Filip Sondej 25 Nov 2022 23:06 UTC
3 points
2
Cool post! I think the minimum viable “guardian” implementation, would be to
- embed each post/video/tweet into some high-dimensional space
- find out which regions of that space are nasty (we can do this collectively—f.e. my clickbait is probably clickbaity for you too)
- filter out those regions
I tried to do something along these lines for youtube: https://github.com/filyp/yourtube

I couldn’t find a good way to embed videos using ML, so I just scraped which videos recommend each other, and made a graph from that (which kinda is an embedding). Then I let users narrow down on some particular region of that graph. So you can not only avoid some nasty regions, but you can also decide what you want to watch right now, instead of the algorithm deciding for you. So this gives the user more autonomy.

The accuracy isn’t yet too satisfying. I think the biggest problem with systems like these is the network effect—you could get much better results with some collaborative filtering.

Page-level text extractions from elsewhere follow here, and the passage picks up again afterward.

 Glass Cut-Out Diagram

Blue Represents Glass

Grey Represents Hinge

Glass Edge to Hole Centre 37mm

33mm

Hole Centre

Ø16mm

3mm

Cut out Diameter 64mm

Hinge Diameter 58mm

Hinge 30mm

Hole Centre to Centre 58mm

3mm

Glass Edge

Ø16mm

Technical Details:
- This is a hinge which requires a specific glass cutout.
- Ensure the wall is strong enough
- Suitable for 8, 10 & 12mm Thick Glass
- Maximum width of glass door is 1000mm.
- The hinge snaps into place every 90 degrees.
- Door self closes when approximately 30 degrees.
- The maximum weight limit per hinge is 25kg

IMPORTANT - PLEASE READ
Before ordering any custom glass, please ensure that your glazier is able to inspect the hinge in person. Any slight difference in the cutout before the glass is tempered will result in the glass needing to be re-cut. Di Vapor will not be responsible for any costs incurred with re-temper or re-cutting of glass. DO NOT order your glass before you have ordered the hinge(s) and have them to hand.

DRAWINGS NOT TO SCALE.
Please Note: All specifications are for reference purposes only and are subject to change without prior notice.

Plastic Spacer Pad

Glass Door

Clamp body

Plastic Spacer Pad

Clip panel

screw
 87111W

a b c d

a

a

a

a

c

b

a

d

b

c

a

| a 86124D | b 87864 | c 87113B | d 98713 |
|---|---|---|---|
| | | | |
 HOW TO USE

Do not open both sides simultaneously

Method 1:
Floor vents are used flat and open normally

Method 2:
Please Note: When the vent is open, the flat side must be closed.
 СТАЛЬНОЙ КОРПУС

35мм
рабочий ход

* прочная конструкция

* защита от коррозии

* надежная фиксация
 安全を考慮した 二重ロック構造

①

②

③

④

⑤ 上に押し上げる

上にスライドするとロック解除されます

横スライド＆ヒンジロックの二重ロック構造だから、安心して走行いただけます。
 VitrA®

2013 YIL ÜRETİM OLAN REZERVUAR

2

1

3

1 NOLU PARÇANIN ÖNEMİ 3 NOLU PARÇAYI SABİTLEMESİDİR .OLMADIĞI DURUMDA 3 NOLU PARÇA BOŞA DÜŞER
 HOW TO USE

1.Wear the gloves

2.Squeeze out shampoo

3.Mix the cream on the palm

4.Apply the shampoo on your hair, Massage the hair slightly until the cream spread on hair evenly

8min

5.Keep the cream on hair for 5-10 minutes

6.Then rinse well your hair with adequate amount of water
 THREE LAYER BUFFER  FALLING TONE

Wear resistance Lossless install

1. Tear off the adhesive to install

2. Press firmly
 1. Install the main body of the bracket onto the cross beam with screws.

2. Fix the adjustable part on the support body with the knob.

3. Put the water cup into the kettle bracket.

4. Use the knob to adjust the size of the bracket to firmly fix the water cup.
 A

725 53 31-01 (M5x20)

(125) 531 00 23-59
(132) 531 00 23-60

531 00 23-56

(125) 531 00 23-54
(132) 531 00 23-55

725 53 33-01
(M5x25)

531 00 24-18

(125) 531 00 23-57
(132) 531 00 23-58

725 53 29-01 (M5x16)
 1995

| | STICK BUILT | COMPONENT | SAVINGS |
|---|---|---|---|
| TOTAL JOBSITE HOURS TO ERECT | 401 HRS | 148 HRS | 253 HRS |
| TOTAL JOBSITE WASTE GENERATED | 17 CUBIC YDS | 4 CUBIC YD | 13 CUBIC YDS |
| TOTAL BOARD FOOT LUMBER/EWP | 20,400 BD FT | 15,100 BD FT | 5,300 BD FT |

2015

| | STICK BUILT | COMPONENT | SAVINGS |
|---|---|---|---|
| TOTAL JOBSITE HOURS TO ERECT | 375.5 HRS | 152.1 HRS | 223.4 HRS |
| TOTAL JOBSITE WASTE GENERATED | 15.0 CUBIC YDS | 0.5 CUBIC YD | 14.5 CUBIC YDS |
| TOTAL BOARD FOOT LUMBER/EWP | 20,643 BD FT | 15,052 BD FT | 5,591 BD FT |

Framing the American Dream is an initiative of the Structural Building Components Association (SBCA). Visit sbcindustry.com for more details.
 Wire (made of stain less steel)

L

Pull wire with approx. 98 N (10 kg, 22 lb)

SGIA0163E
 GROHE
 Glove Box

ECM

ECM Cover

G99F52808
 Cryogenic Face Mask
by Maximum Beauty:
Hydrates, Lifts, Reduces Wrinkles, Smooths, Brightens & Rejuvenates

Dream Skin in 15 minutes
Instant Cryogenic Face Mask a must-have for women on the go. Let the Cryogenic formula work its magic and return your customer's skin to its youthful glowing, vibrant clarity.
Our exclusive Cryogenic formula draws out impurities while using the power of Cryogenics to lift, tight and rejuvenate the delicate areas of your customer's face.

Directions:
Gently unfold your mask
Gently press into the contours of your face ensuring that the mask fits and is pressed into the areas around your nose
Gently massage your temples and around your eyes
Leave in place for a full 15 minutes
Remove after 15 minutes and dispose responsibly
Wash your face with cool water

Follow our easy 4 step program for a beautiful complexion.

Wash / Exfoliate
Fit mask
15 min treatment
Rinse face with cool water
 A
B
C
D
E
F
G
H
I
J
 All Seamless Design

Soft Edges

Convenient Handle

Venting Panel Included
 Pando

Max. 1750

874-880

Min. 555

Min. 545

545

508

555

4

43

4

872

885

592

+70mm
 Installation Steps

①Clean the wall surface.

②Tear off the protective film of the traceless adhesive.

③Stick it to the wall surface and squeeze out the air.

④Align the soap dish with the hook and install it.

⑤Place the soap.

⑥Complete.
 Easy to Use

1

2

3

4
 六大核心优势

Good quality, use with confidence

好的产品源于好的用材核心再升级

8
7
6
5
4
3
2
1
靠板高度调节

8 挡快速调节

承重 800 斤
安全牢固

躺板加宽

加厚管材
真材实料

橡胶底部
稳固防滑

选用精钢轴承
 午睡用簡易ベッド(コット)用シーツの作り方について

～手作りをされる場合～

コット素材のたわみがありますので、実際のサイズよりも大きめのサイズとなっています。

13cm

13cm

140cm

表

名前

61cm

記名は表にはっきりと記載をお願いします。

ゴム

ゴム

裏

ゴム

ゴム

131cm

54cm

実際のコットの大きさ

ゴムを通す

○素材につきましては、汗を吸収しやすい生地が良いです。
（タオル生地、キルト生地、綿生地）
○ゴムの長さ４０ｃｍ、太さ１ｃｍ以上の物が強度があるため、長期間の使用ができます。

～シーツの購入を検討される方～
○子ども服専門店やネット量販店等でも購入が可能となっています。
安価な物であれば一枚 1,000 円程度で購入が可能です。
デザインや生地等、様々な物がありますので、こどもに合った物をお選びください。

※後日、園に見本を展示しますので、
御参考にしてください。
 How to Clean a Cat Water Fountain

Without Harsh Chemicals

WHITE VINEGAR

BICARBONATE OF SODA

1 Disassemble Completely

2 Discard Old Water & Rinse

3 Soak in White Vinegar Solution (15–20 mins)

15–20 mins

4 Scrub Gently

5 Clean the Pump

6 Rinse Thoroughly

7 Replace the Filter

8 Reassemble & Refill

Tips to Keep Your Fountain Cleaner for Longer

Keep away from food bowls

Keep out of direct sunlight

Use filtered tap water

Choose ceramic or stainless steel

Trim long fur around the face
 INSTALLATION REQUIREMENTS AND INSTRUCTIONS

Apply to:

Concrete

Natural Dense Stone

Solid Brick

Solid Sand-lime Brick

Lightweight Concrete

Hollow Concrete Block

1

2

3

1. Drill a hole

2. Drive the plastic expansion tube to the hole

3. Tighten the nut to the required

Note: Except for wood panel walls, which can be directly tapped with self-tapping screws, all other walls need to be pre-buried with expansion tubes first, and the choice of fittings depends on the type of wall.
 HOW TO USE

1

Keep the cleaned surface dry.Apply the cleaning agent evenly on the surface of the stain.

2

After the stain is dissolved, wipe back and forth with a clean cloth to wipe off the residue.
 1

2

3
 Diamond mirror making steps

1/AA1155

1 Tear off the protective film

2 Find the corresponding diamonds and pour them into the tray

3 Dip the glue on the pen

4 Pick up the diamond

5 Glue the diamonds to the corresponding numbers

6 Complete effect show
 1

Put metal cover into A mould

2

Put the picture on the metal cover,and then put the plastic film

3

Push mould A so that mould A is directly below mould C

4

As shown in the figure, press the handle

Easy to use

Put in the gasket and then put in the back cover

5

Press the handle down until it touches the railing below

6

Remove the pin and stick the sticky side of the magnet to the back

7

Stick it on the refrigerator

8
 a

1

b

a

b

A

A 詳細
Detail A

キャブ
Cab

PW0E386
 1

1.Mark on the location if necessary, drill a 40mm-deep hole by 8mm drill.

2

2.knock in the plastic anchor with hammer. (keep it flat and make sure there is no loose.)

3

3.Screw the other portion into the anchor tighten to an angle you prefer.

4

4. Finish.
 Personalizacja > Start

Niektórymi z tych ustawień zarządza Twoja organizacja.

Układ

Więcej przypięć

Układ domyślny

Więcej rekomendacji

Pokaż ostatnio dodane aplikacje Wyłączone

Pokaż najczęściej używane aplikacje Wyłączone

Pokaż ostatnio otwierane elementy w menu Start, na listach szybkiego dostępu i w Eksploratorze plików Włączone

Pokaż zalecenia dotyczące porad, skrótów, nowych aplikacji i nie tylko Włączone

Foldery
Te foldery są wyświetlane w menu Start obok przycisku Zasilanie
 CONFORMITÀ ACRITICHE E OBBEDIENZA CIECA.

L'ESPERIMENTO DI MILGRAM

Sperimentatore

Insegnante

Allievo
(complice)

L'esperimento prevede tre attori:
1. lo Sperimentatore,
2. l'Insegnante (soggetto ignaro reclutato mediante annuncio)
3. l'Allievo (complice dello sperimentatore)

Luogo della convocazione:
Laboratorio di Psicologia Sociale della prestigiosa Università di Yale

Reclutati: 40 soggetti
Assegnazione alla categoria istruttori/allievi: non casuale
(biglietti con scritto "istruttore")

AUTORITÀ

- Viliam 27 Nov 2022 13:19 UTC
  2 points
  0
  Parent
  we can do this collectively—f.e. my clickbait is probably clickbaity for you too
  This assumes good faith. As soon as enough people learn about the Guardian AI, I expect Twitter threads coordinating people: “let’s flag all outgroup content as ‘clickbait’”.
  Just like people are abusing current systems by falsely labeling the content that want removed as “spam” or “porn” or “original research” or whichever label effectively means “this will be hidden from the audience”.
  - Filip Sondej 28 Nov 2022 0:49 UTC
    1 point
    0
    Parent
    Oh yeah, definitely. I think such a system shouldn’t try to enforce one “truth”—which content is objectively good or bad.
    
    I’d much rather see people forming groups, each with its own moderation rules. And let people be a part of multiple groups. There’s a lot of methods that could be tried out, f.e. some groups could use algorithms like EigenTrust, to decide how much to trust users.
    
    But before we can get to that, I see a more prohibitive problem—that it will be hard to get enough people to get that system off the ground.